Deze gedachte is een heldere en ondubbelzinnige werkelijkheid en is niet bedoeld als troost voor mensen die net als wij hun naam niet in het gouden boek van de geschiedenis zullen graveren. Christus interesseert zich voor het werk dat wij doen — en dat we wel duizend en één keer herhalen — op kantoor, in de fabriek, in de werkplaats, op school of op het land, of we nu ons beroep uitoefenen met ons hoofd of met onze handen. Hij is ook geïnteresseerd in het verborgen offer dat we brengen als we ons slecht humeur niet op anderen afreageren.

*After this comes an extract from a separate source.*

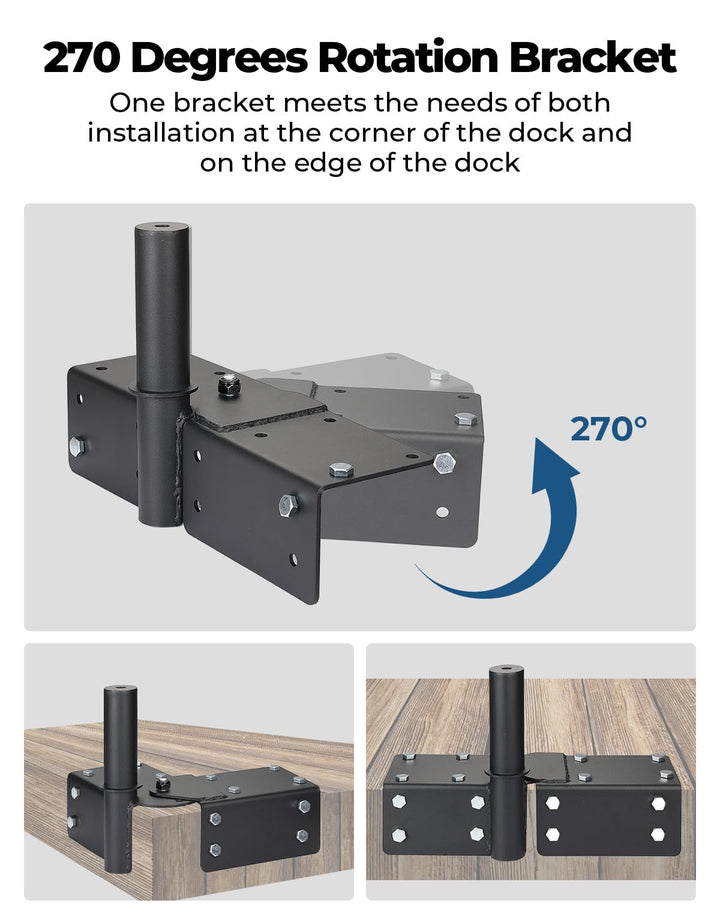 270 Degrees Rotation Bracket

One bracket meets the needs of both installation at the corner of the dock and on the edge of the dock

270°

Denk in het gebed nog eens over deze thema”s na en benut ze om Jezus te zeggen dat je Hem aanbidt. Zo zul je midden in de wereld bij het lawaai op straat, overal, contemplatief zijn. Dit is de eerste les in de school van de omgang met Jezus. Maria is de beste lerares van die school, want zij heeft deze gelovige houding altijd gehad, deze bovennatuurlijke visie op alles wat er om haar heen gebeurde: Zij bewaarde alles wat er gebeurd was in haar hart (Lc 2, 51).

Laten wij vandaag aan Maria vragen om ons contemplatief te maken, ons te helpen begrijpen dat de Heer voortdurend een beroep op ons doet en bij de deur van ons hart aanklopt. Laten we haar zeggen: Moeder, U hebt Jezus ter wereld gebracht die ons de liefde van God onze Vader openbaart. Help ons Hem bij de bezigheden van elke dag te herkennen. Motiveer ons verstand en onze wil om goed te luisteren naar de stem van God en de impulsen van de genade te volgen.